FAYETTEVILLE — Arkansas golfer Sebastian Cappelen hopes the emotions don’t bubble up while he’s on the course at any point this weekend.
That’s because the senior, who will play his final few rounds as a collegian at Prairie Dunes Country Club in Hutchinson, Kan., wants to make sure it’s a productive finale for the Razorbacks as he leads them into the NCAA Championships.
“It’s my last tournament and hopefully we make it a good one,” Cappelen said. “So I’m going to try to do my best, help my teammates as much as I can.”
Arkansas will open play at the NCAA Championships Friday at 1:30 p.m., playing in a group that also includes Houston and Alabama-Birmingham. The Razorbacks are ranked 12th by Golfstat.com, but a top-eight finish after three rounds would push them into the match play portion of the NCAA Championships.
Cappelen’s steady play will be vital in making it happen once again after carving out his place as the most decorated golfer in the program’s history.
A native of Odense, Denmark, Cappelen will finish his career as Arkansas’ all-time stroke average leader (71.9). He is a four-time All-SEC performer, three-time All-American and three-time Palmer Cup team member.
Cappelen holds three of Arkansas’ top-10 scoring averages and recently posted his 19th top-10 finish. He also has four victories, including the 2013 SEC Championships.
“He’s had the best career of anybody as a Razorback,” coach Brad McMakin said. “That and what he’s done in the classroom, being a great student and just a great advocate for our program. … I can’t thank him enough for what he’s done. He’s been unbelievable.”
McMakin said he found Cappelen while overseas watching former Razorback golfer David Lingmerth. Cappelen initially planned to begin his professional career without going to college, but McMakin was able to convince him to give it a try at Arkansas.
McMakin said it didn’t long for Cappelen to love it. In fact, he called him a “true Razorback.” He’s certainly been the backbone of the program for four seasons.
“He’s such a great player, and a great guy too,” Arkansas sophomore Kolton Crawford said. “Just watching him play, you obviously learn some stuff, what he does and why he’s so good. And you basically just try to almost initiate it, the things he does well. His chipping and his short game is so good that any of us would be happy to basically imitate what he does.”
Said sophomore Taylor Moore: “Any time he tees it up he feels like he’s going to finish well. He knows he’s one of the best. … That’s kind of what separates him.”

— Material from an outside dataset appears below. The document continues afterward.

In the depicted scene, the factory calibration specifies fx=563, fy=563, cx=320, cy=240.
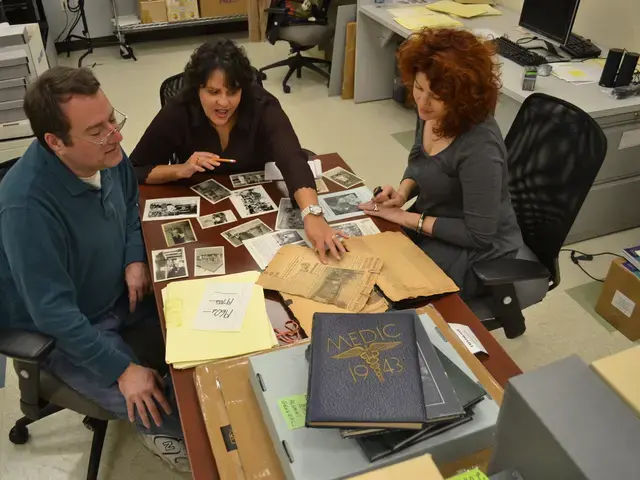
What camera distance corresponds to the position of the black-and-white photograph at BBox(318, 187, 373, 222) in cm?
183

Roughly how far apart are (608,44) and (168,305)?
293 cm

But it hasn’t simply been a one-sided experience. Cappelen said his college career has been invaluable for him in many ways both on and off the course.
“There’s so much more to it than I could ever imagine,” Cappelen said. “I mean, I thought I was just coming to play golf and have fun. It’s actually taken me somewhere, which is interesting. … I’m going to see where it can take me from now.”
The most important step, for now, is a strong finish at the NCAA Championships.
Cappelen enters his final collegiate tournament ranked 14th in the country, according to Golftstat.com. He and the Razorbacks are booming with confidence after an impressive showing at the NCAA Regional in Columbia, Mo., last week.
Arkansas finished second thanks largely to a program-record score of 18-under part 270 in the second round. The foursome of Cappelen, Moore, Crawford and Nicolas Echavarria shot a combined 28-under-par during the regional tournament.
The Razorbacks believe the success can carry over at Prairie Dunes, which Cappelen described as “very not American” because of its European links resemblance. Arkansas did its best to prepare for playing in windy conditions, practicing on blustery days at The Blessings in Fayetteville earlier this week.
“We’ve been trying to keep it low, and kind of roll it on the ground,” McMakin said. “I mean the course is going to be really difficult, from what I understand. Anything can happen this week. With the team in the top 15, anything can happen. You’ll get exposed if you play bad. If you play well, you can beat anybody.”
Whatever happens, it will be the end of Cappelen’s career as a Razorback.
He’ll then embark on what McMakin described as a “can’t miss” professional career because of his consistency throughout college. But the most decorated golfer in the program’s history won’t be leaving Northwest Arkansas, though.
Cappelen said he’ll make Fayetteville his home base while adjusting to the pro game.
“I’ll never forget my time here,” Cappelen said. “It’s been so great and I’ll always come back here. I love our football games and I love our campus. It’s so nice. And our coaches are great. I’ll always be back here.”